** DATASET RECORDS follows **
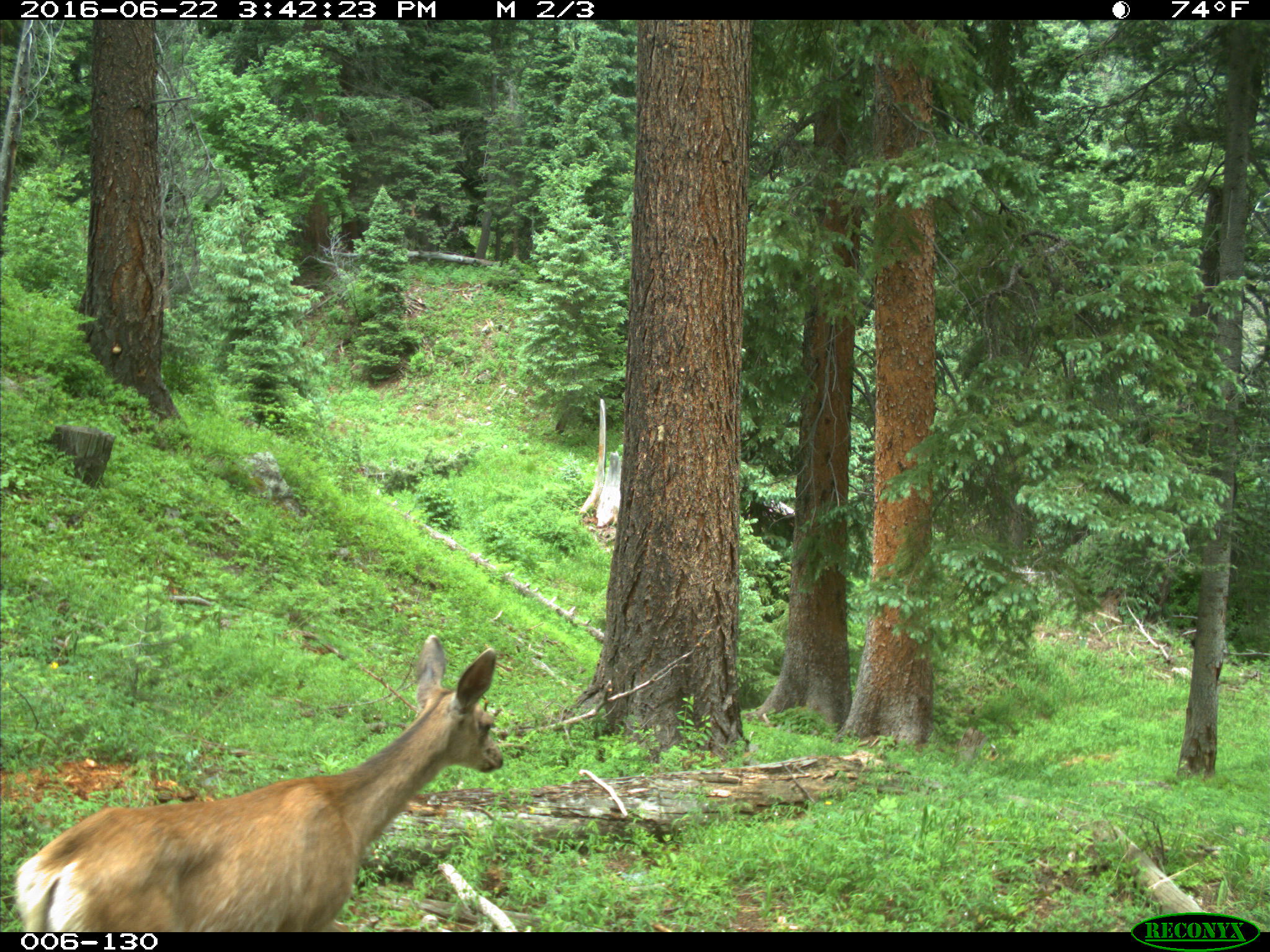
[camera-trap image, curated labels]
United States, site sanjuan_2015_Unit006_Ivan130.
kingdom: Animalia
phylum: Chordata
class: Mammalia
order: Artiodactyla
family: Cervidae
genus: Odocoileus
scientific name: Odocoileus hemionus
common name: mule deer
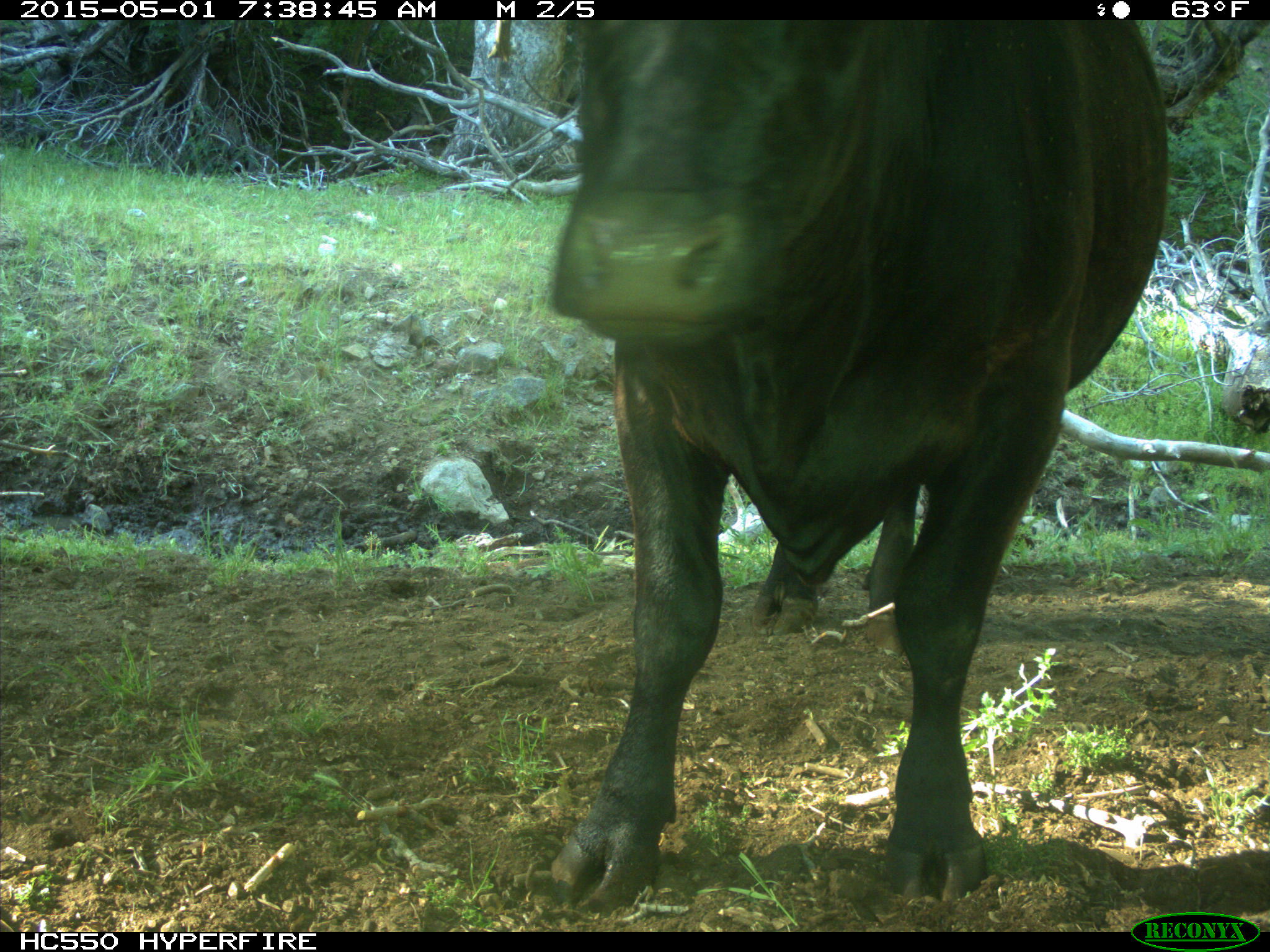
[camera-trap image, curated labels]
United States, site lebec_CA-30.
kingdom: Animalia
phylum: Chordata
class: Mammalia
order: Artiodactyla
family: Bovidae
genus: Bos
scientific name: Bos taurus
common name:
** End of DATASET RECORDS **
*EXERCISE*: Copy the records exactly. Skip any pictures.

*RESPONSE TO THE TASK*:
[camera-trap image, curated labels]
United States, site sanjuan_2015_Unit006_Ivan130.
kingdom: Animalia
phylum: Chordata
class: Mammalia
order: Artiodactyla
family: Cervidae
genus: Odocoileus
scientific name: Odocoileus hemionus
common name: mule deer
[camera-trap image, curated labels]
United States, site lebec_CA-30.
kingdom: Animalia
phylum: Chordata
class: Mammalia
order: Artiodactyla
family: Bovidae
genus: Bos
scientific name: Bos taurus
common name:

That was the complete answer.